The sociologists found almost no meaningful differences in responses by gender, education, income, parenthood, or religion. However, they found differences by political orientation, race, and age. Unsurprisingly, self-identified conservatives were less likely to want the government involved than liberals.
Blacks (19%), Asians (23%), and Latinx people (26%) were notably more likely than whites (13%) to believe that the government should pay. For minoritized people, the most common combination of stakeholders was parents and the government, reflecting a belief that a student’s primary responsibility should be to do well in school.
Older respondents were likelier than younger ones to believe that the government did not have primary responsibility. 62% of people 65 and older said that parents are primarily responsible. Quadlin and Powell checked to see whether these older subjects were aware of the current cost of college and found that they were well-aware of the price increases in recent decades. Although younger respondents were much likelier to say that the government should be involved, the sociologists found that this was not because of selfishness. And 18-29 year-olds were actually more likely to say that students were responsible than respondents over 65.

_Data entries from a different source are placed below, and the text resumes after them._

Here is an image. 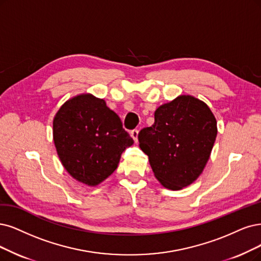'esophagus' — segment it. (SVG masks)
Masks as SVG:
<instances>
[{"mask_svg": "<svg viewBox=\"0 0 261 261\" xmlns=\"http://www.w3.org/2000/svg\"><path fill=\"white\" fill-rule=\"evenodd\" d=\"M130 134H131V137H132V139L134 140V142H138V137H139V130H132L131 132H130Z\"/></svg>", "mask_w": 261, "mask_h": 261, "instance_id": "esophagus-1", "label": "esophagus"}]
</instances>
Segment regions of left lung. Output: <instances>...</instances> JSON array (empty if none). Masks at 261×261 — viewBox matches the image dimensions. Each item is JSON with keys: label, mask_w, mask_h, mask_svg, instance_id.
I'll return each instance as SVG.
<instances>
[{"label": "left lung", "mask_w": 261, "mask_h": 261, "mask_svg": "<svg viewBox=\"0 0 261 261\" xmlns=\"http://www.w3.org/2000/svg\"><path fill=\"white\" fill-rule=\"evenodd\" d=\"M216 136V118L208 106L192 95H179L159 106L155 122L138 138L160 184L179 190L200 176Z\"/></svg>", "instance_id": "1"}]
</instances>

Quadlin and Powell also asked whether tuition for students at public colleges should be free. An overwhelming majority said yes, although many suggested that only students below certain income levels should qualify. They also found that many Americans believe in some amount of student loan forgiveness, with $10,000 being the most common amount—just what President Joe Biden has proposed. However, they also believe that this forgiveness was just a band-aid on a broken system, that deeper reforms are needed to tackle the college affordability crisis.
The rapid shift in public opinion that Quadlin and Powell have documented may reflect current events, but it also may drive them.
“Public opinion is often a leading indicator of public policy,” said Quadlin.
Powell cited the legalization of same-sex marriage and marijuana as examples. He believes that the results that he and Quadlin have found may mean that the landscape of higher education finance is soon to shift.
“[It] positions us to see some real changes,” he said.